GIVEN RECORDS
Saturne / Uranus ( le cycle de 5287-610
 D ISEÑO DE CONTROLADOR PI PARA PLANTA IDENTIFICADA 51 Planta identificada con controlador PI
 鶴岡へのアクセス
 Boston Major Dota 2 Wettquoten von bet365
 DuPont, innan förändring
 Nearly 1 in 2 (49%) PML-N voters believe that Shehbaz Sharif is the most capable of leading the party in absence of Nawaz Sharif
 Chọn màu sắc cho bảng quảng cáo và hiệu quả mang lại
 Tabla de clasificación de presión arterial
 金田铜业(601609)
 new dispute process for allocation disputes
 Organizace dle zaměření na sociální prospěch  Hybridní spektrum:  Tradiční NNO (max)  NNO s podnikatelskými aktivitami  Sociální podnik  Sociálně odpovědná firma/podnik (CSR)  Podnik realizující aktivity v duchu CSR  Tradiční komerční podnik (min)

THE PROBLEM
Please give back the listing in full; each line must match exactly.

ANSWER TO THIS TASK
Saturne / Uranus ( le cycle de 5287-610
 D ISEÑO DE CONTROLADOR PI PARA PLANTA IDENTIFICADA 51 Planta identificada con controlador PI
 鶴岡へのアクセス
 Boston Major Dota 2 Wettquoten von bet365
 DuPont, innan förändring
 Nearly 1 in 2 (49%) PML-N voters believe that Shehbaz Sharif is the most capable of leading the party in absence of Nawaz Sharif
 Chọn màu sắc cho bảng quảng cáo và hiệu quả mang lại
 Tabla de clasificación de presión arterial
 金田铜业(601609)
 new dispute process for allocation disputes
 Organizace dle zaměření na sociální prospěch  Hybridní spektrum:  Tradiční NNO (max)  NNO s podnikatelskými aktivitami  Sociální podnik  Sociálně odpovědná firma/podnik (CSR)  Podnik realizující aktivity v duchu CSR  Tradiční komerční podnik (min)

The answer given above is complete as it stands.